現行(2025年10月改定)は全国加重平均1,121円(前年比+66円・過去最大)。東京1,226円・神奈川1,225円が最高、高知・宮崎・沖縄などの1,023円が最低で、地域格差は203円。2026年度(令和8年度)は全国加重平均1,176円(+55円)への引き上げが答申されています(暫定)。20〜30代の地方から首都圏への転職圧力の一因になっています。詳細は厚労省告示を参照。

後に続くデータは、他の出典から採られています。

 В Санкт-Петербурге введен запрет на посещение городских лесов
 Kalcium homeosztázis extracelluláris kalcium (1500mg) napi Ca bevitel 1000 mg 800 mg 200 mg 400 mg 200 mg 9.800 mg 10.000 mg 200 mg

106万・130万・136万・178万円の壁の違いは?

2026年分(令和8年分)の所得では、106万は大企業(51人以上)で社保加入義務、130万は全企業共通で社保加入・社会保険の扶養からの離脱、136万は配偶者控除・扶養控除から外れるライン、178万で本人に所得税が発生します(給与所得控除74万+基礎控除104万)。106万・130万は社会保険の基準なので税制改正では動きません。改正前は103万で所得税課税+配偶者控除消失でした。時給1,100円で週20時間働くと年110万円で106万の壁を超えます。2025年からの年収の壁・支援強化パッケージで一時的な救済策あり。

フリーランス移行時の時給の目安は?

会社員時給の1.5〜2倍が必要です。社保・年金・退職金相当分と、営業活動・請求書業務・確定申告等の付帯業務時間、事業リスクを織り込むと、会社員時給2,500円のエンジニアは独立後3,750〜5,000円の稼働時給で損益分岐します。低単価案件を受けると会社員より稼げない事例が頻発します。

未払い残業代はいつまで遡って請求できる?

改正民法・労基法により、2020年4月以降の残業代は3年、それ以前は2年の消滅時効。タイムカード・PCログイン記録・メール送受信履歴等の証拠を確保し、労働弁護士・特定社会保険労務士に相談することで請求可能。労働審判は3回以内で決着することが多く、訴訟より迅速です。

アルバイトの時給は最低賃金以上必ず?

はい、アルバイト・パート・派遣・契約社員・正社員のすべてが労働提供地の最低賃金以上必須です。試用期間・研修期間も最低賃金以上が原則(減額特例は所轄労基署の許可制)。深夜勤務は22:00〜5:00で25%以上の割増賃金が必ずつきます。

変形労働時間制・フレックス制の残業代は?

変形労働時間制は清算期間内の総労働時間が法定時間内なら残業扱いになりませんが、超過分は割増賃金対象。フレックスタイム制も清算期間(最長3ヶ月)の法定時間超部分は割増対象です。導入には労使協定・労基署届出が必要で、無届けは全時間分の残業代請求リスクあり。

時給を上げる交渉のコツは?

①同業種・同職種の平均時給データを提示(厚労省賃金構造基本統計調査、業界団体資料)、②自身の実績・貢献を定量化、③スキルアップ・資格取得の証明、④他社オファーの提示、⑤会社の売上・利益成長への貢献度説明。感情論ではなくデータで交渉すると成功率が跳ね上がります。副業・フリーランスで「外部相場」を体感するのも有効です。